Как преступник, скрывающийся от погони, ехал я закоулками, прячась от взоров знакомых... Поруганный и обесславленный, сгорая от стыда, я думал о том, как покажусь на глаза своим бывшим подчиненным, своей прислуге... Подъехав к квартире, я быстро вбежал по лестнице и нервно нажал электрическую кнопку... На звонок выбежали мои преданные слуги и со слезами бросились мне на шею, благодаря Бога за мое избавление. Перебивая друг друга, они начали рассказывать обо всем, что происходило в мое четырехдневное отсутствие.

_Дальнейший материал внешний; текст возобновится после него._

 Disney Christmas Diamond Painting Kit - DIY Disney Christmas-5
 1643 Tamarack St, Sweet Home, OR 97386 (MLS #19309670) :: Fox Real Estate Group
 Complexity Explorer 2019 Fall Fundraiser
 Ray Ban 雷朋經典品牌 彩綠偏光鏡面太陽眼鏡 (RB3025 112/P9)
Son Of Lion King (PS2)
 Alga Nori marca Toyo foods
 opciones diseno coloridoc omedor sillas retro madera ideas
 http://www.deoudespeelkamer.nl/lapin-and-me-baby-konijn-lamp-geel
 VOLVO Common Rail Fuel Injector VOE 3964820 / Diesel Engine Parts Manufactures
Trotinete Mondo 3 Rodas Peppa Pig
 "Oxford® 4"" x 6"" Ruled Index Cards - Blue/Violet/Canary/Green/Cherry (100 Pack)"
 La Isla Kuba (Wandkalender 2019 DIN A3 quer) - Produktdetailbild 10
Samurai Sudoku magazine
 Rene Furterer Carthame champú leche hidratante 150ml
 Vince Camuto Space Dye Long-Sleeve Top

"Как только Вас увели, – начали они, – сейчас же ворвались пьяные солдаты и стали громить квартиру, а курьер Федор водил их по всем комнатам и показывал, где Ваши собственные вещи, а где казенные. Он и серебро Ваше подсунул им, хотя мы и запрятали его так, что и найти его было трудно. Казенных вещей они не тронули, а Ваши собственные забрали... Насилу отвоевали иконы, а то бы и иконы взяли. Рылись они и в столах, по ящикам, но ничего там не нашли; только столы штыками попортили... А деньги и бумаги мы раньше взяли и носили в карманах... Как только они ушли, мы стали паковать вещи, чтобы отправить их Вашей сестре... Вот и чемоданы почти готовы"...

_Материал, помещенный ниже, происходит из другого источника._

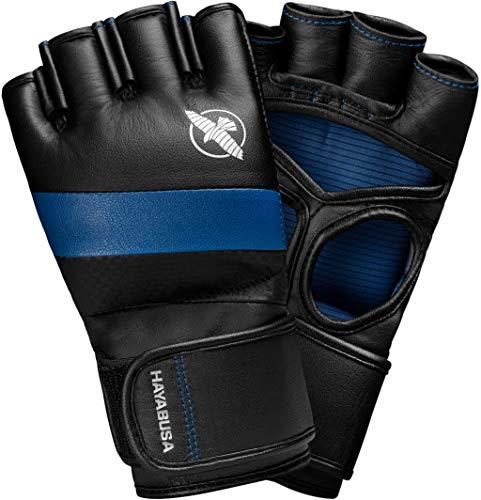 Hayabusa MMA Gloves | T3 MMA Pro Style MMA Gloves | Men and Women | 4oz | Black/Blue | Large (4oz Mma Gloves)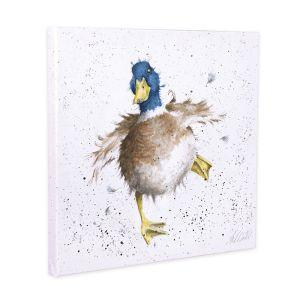 Wrendale Designs 'A Waddle & a Quack' Canvas – 20cm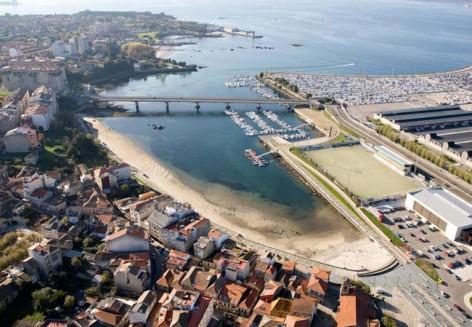Nuevas webcams en Galicia: Bouzas, Ares y Barraña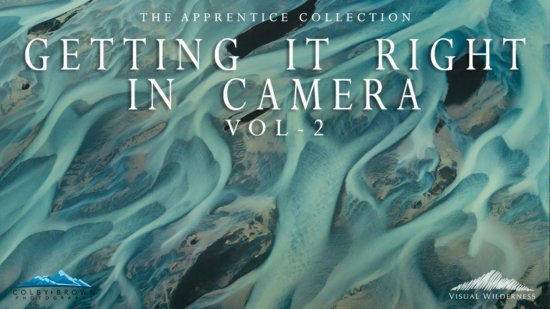 Getting it Right in Camera Vol-2 Cover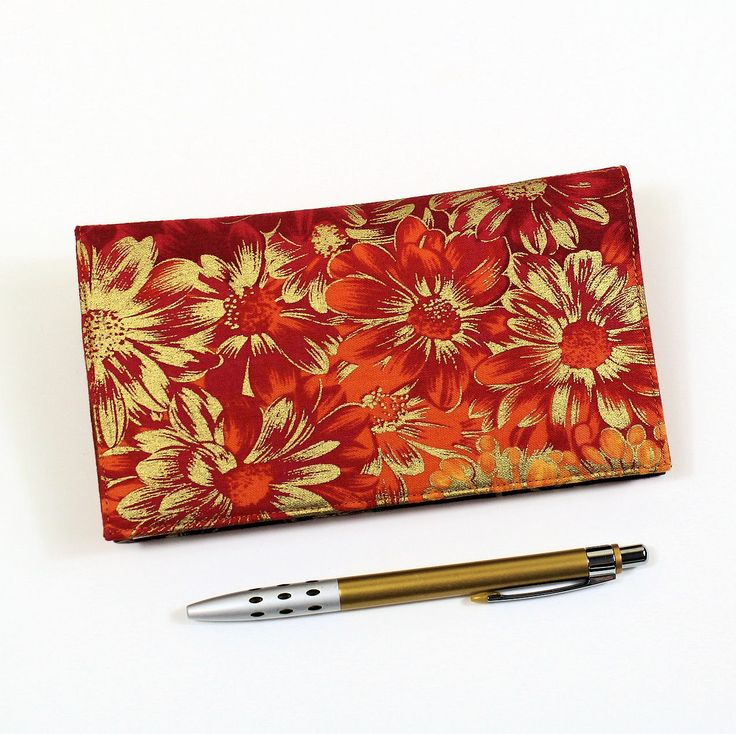 Orange Checkbook Cover for Duplicate Checks with Pen Holder, Gold and Orange Floral Cotton Fabric, Mums the Word Fabric by QuiltSewCover on Etsy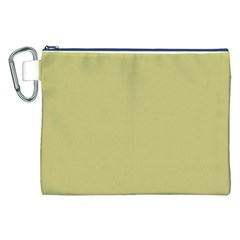 Fern Green in an English Country Garden Canvas Cosmetic Bag (XXL)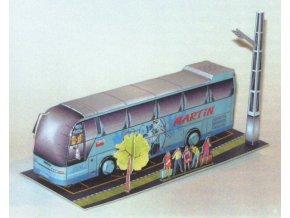 Neoplan Euroliner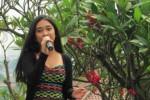 Ismi Riza di babak JHV X Factor ID (Twitter.com)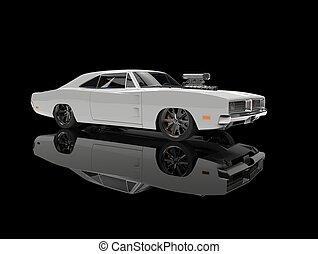 White vintage American muscle car - in black showroom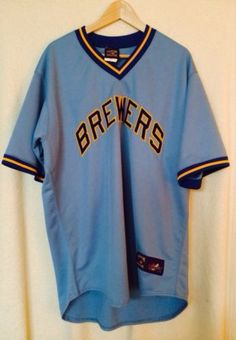 Milwaukee Brewers Vintage Adult Majestic Cooperstown Collection MLB Baseball XL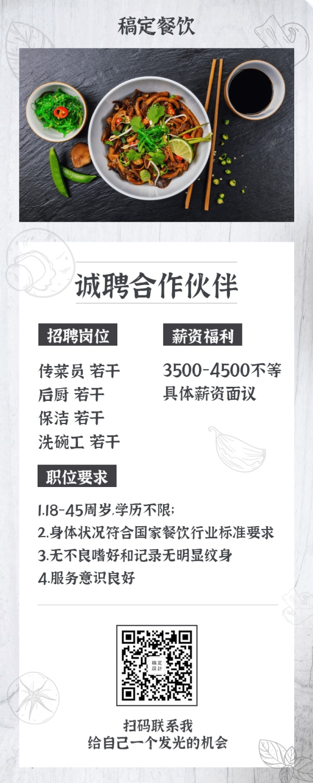 餐饮/招聘/长图海报
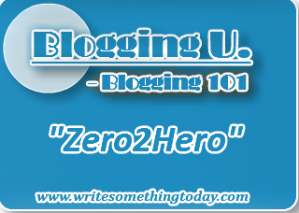 Blogging 101 Logo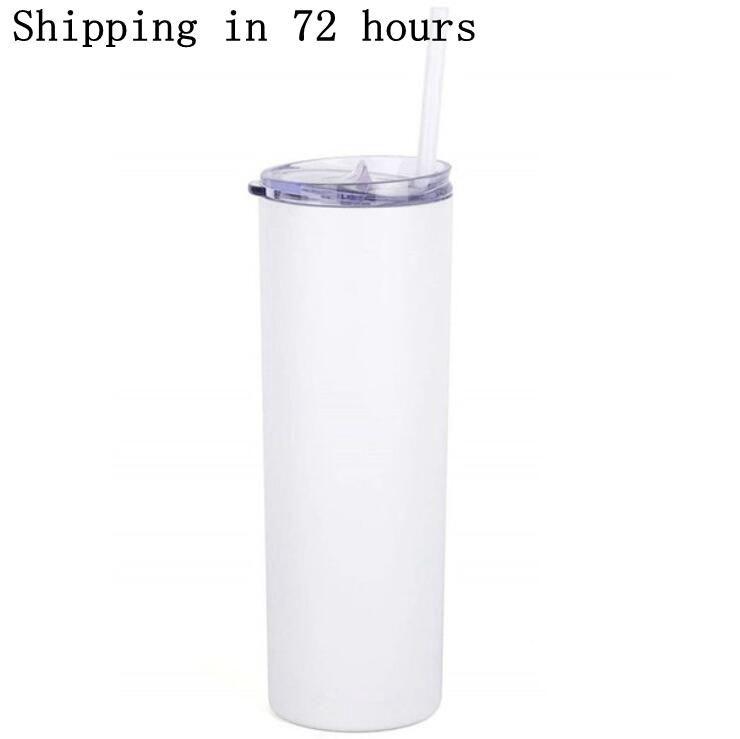 승화 스키니 텀블러 20oz 뚜껑 짚 20 온스 스테인레스 스틸 마시는 컵 진공 절연 컵 주식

И они повели меня в кабинет, где, среди комнаты, стояли корзины и чемоданы и лежали повсюду разбросанные вещи. Я прошел в другие комнаты. Везде были следы разрушения... Дорогая казенная, позолоченная мебель была частью уничтожена, и опрокинутые кресла, с изломанными ножками, лежали на полу; шелковые драпировки на окнах были изорваны; книги и дорогие альбомы разбросаны в беспорядке; окурки папирос валялись на дорогих коврах... Я не знал, что делать, к чему приступать, за что приниматься... А директор Хозяйственного Управления А.Осецкий, которого я собирался предать суду, будучи крайне озлоблен против меня и торжествуя, благодаря революции, победу надо мною, всячески мстил мне, предъявляя через курьеров требования немедленно очистить квартиру для нового Обер-Прокурора В.Львова... Однако исполнить этого требования не представлялось возможным, ибо одна библиотека, состоявшая из нескольких тысяч томов и занимавшая целую комнату, не могла быть вывезена, столько же потому, что я и не знал, куда увозить ее, сколько и потому, что такая перевозка стоила бы огромных денег, каких у меня не было... У меня опускались руки, и я не знал, что делать...

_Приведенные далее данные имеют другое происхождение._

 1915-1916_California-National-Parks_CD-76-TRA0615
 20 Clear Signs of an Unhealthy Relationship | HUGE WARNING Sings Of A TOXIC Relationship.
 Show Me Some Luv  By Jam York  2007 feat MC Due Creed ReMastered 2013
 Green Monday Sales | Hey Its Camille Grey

В поисках выхода из положения, я протелефонировал члену Думы, В.П. Шеину, с которым меня связывала давнишняя дружба, прося его немедленно приехать. Он жил тогда по соседству, на Бассейной. Чрез полчаса В.П. Шеин прибыл и, увидя картину полного разгрома моей квартиры, опустился в изнеможении в одно из уцелевших кресел и заплакал.

"Василий Павлович, – сказал я, – здесь отчасти и Ваша вина. Вы ли не знали меня. Вам ли не были известны даже тайники моей души?! Не мы ли вместе мечтали с Вами о монастыре, о бегстве из мира, не мы ли одинаково тяготились вот этой самой мишурой, какая еще вчера так ярко блестела, а сегодня превратилась в мусор?! Кто же лучше Вас знал о том, как мало она привлекала меня, как преступна была пущенная против меня клевета, какой сатанинской ложью было окутано мое имя?! Не одни ли и те же причины держали нас в миру и не пускали за ограду монастырскую, подле которой мы с детства блуждали с мыслью укрыться за ее стенами?!"